Although we didn’t name our first Fortuitous ourselves, it was always an appropriate name. At least to the original definition of the word:

 for·tu·i·tous  adjective 1. happening by chance rather than design.

  The Compact Oxford English Dictionary of Current English

Ok, so the distant second definition is “happening by a lucky chance; fortunate,” but I greatly prefer the original intent of the word over its misconstrued derivative. In his book Endangered Words: A Collection of Rare Gems for Book Lovers, Simon Hertnon makes the case for the first definition of fortuity:

“Not everything is good or bad, some things just don’t matter. And not everything that happens is good luck or bad luck, some things just happen. But something in our make-up fights this truth and makes chance and indifference unpalatable to us.
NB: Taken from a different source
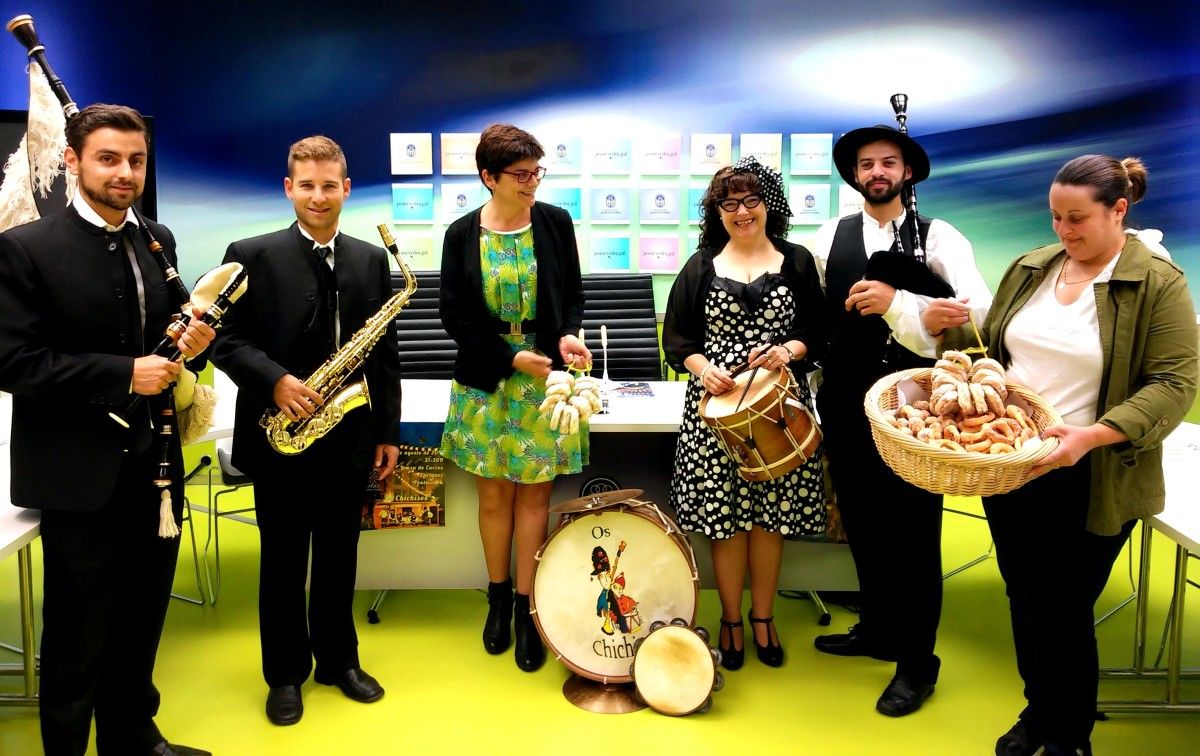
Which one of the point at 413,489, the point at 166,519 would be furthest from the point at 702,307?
the point at 166,519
Wherever chance and indifference lurk, we ignore them, expel them, or mislabel them. And I guess we think this makes our lives more important and more meaningful. But in altering the truth we lose something important; in this case we lose a set of words that were specifically set aside to denote randomness and, in doing so, we push that universal truth even further away.”

We obviously liked the name enough that we renamed our second boat the same thing. We briefly considered adding a II (but never “For2itous,” or anything similarly disgusting) but there was no requirement to do so in any of the boat renaming liturgy that I could find, so we kept it simple.